In fact stories were also submitted anonymously for several volumes so that the editor did not know the authors until he had completed his 'long list'.







The ninth issue of Nemonymous, entitled *Cern Zoo* has now been released and details are available here. It contains 24 short stories including - as a declaration of interest - one by yours truly

Lately authors' names have been included on the back cover but there are no clues to identify the story they contributed to the collection. Authors' names are released on the website after giving readers time to finish the collection, and send in their best guesses as to who wrote what. 

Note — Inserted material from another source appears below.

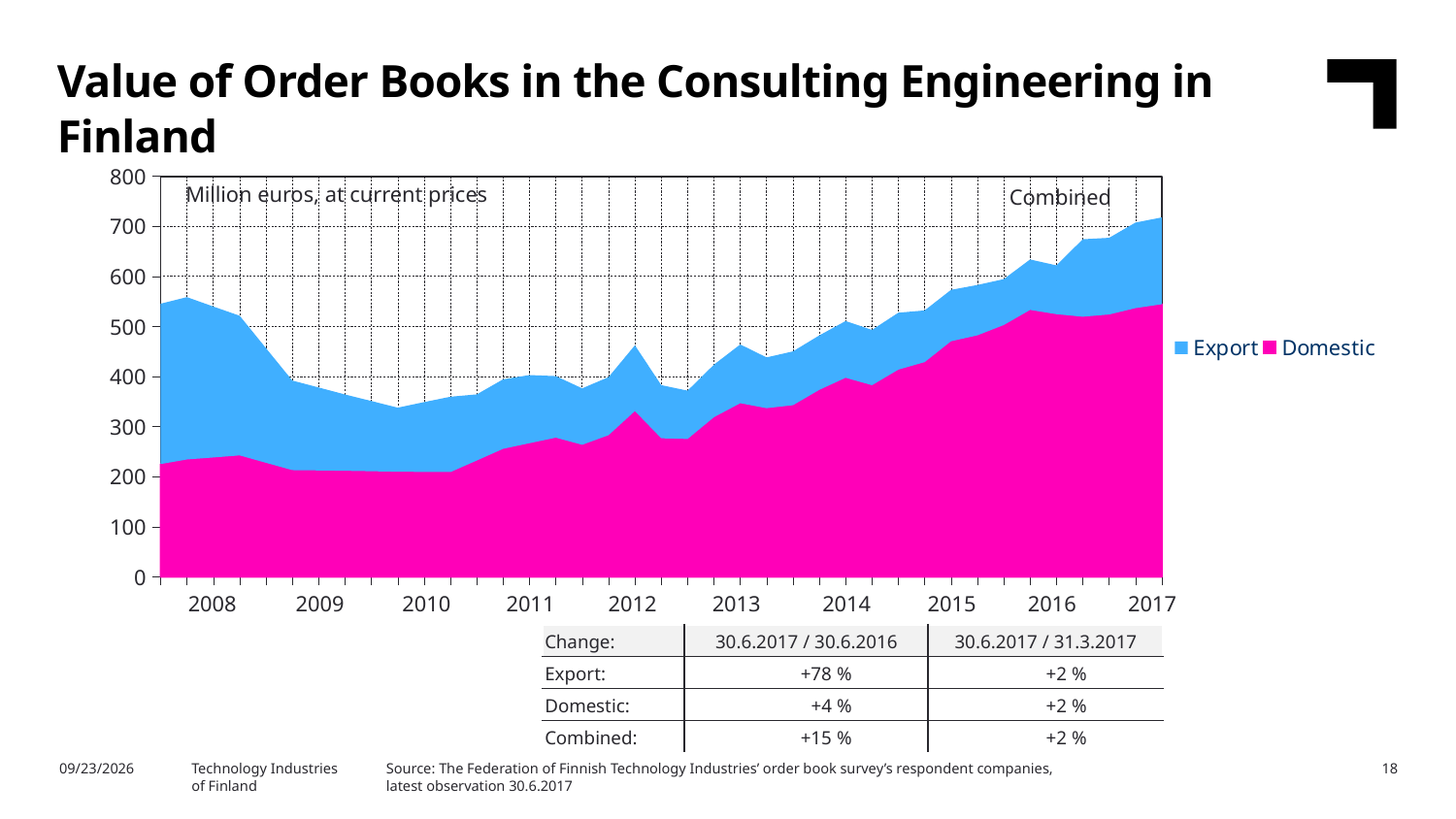
How many series does the chart legend list? 2 Is the Domestic value of order books at the start of 2008 greater or less than 300? less Is the Domestic value of order books at the end of 2017 greater or less than 500? greater Is the combined value of order books in 2010 greater or less than 400? less What kind of chart is shown on the slide? Stacked area chart In what unit are the values on the chart expressed, according to the note inside the plot area? Million euros, at current prices Does the combined value of order books rise or fall between 2010 and 2017? rise Does the combined value of order books rise or fall between 2008 and 2010? fall What are the two series named in the chart legend? Export and Domestic In which year does the combined value of order books reach its highest level on the chart? 2017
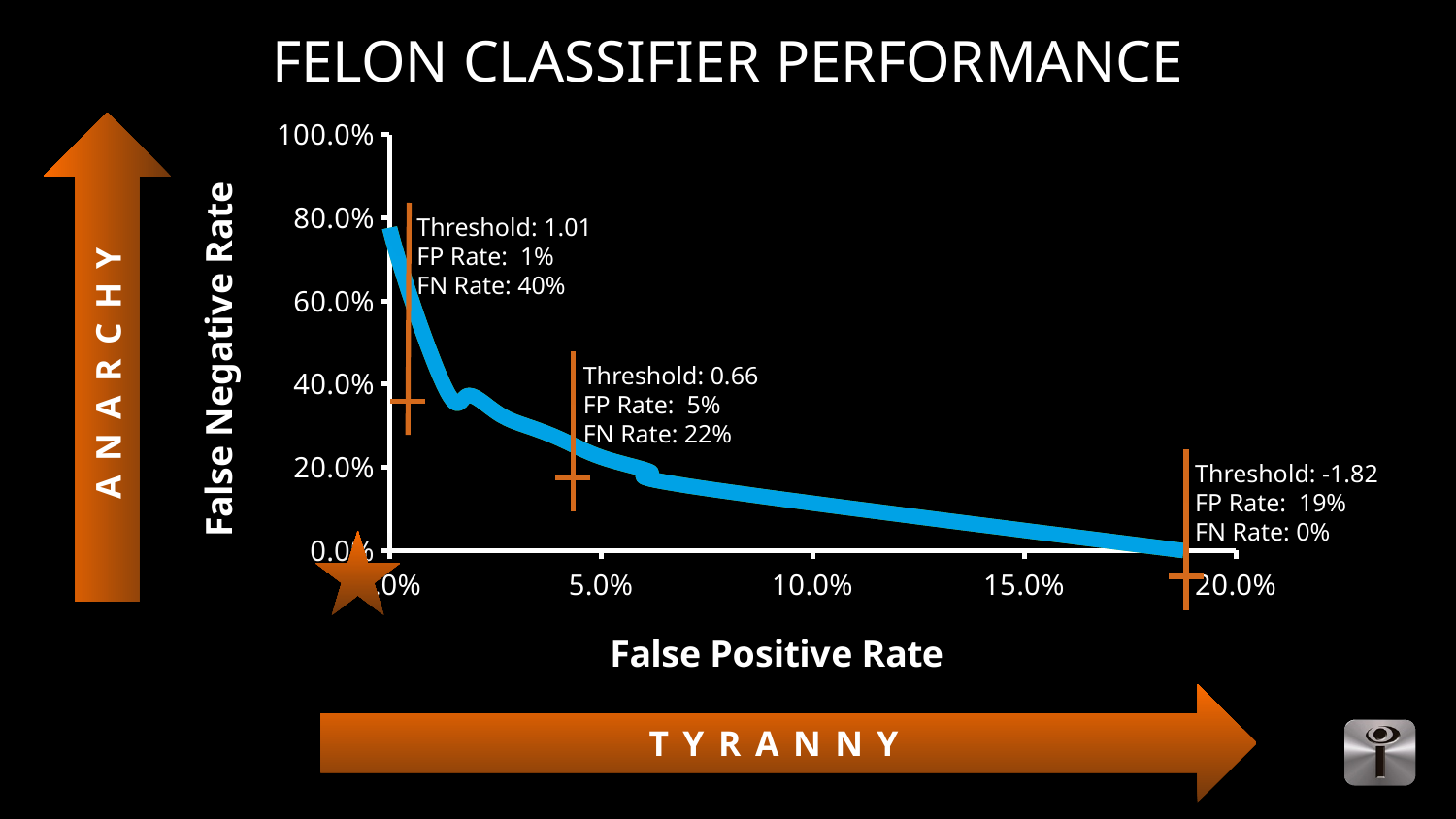
What is the label of the vertical axis? False Negative Rate What is the FN Rate at Threshold 1.01? 40% Which annotated threshold has the higher FP Rate, 0.66 or -1.82? -1.82 What is the title of the chart? FELON CLASSIFIER PERFORMANCE Which annotated threshold has the highest FN Rate? 1.01 What is the difference between the FN Rate at Threshold 1.01 and the FN Rate at Threshold 0.66? 18% What is the FN Rate at Threshold -1.82? 0% What kind of chart is shown on the slide? line chart As the False Positive Rate increases along the x axis, does the False Negative Rate rise or fall? fall What is the FP Rate at Threshold 0.66? 5% What is the FP Rate at Threshold 1.01? 1% How many threshold annotations are marked on the curve? 3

Each volume continues to list the previous issue's authors' names alongside their story's title.


----------



## Roy1 (Jun 20, 2009)

Anonymous anthologies are suddenly fashionable.  4th Estate get in on the act. 
The  Guardian comments, the CERN ZOO authors pitch in and  Fictionbitch  summarises. 68


----------



## Roy1 (Jul 2, 2009)

And a few copies of *Cern Zoo* will also be on sale 'in the wild'. This is a very rare event. 142


----------



## Roy1 (Jul 27, 2009)

Mathew Fryer's review: 





> _Cern Zoo_ is a banquet. A cornucopia of flavour and texture, of many courses and layers. Just beware of the cockroaches lurking in the salad.246


Charles Tan's review: 





> ...the sheer number of stories, formats, and genres does emulate a form of literary zoo...


----------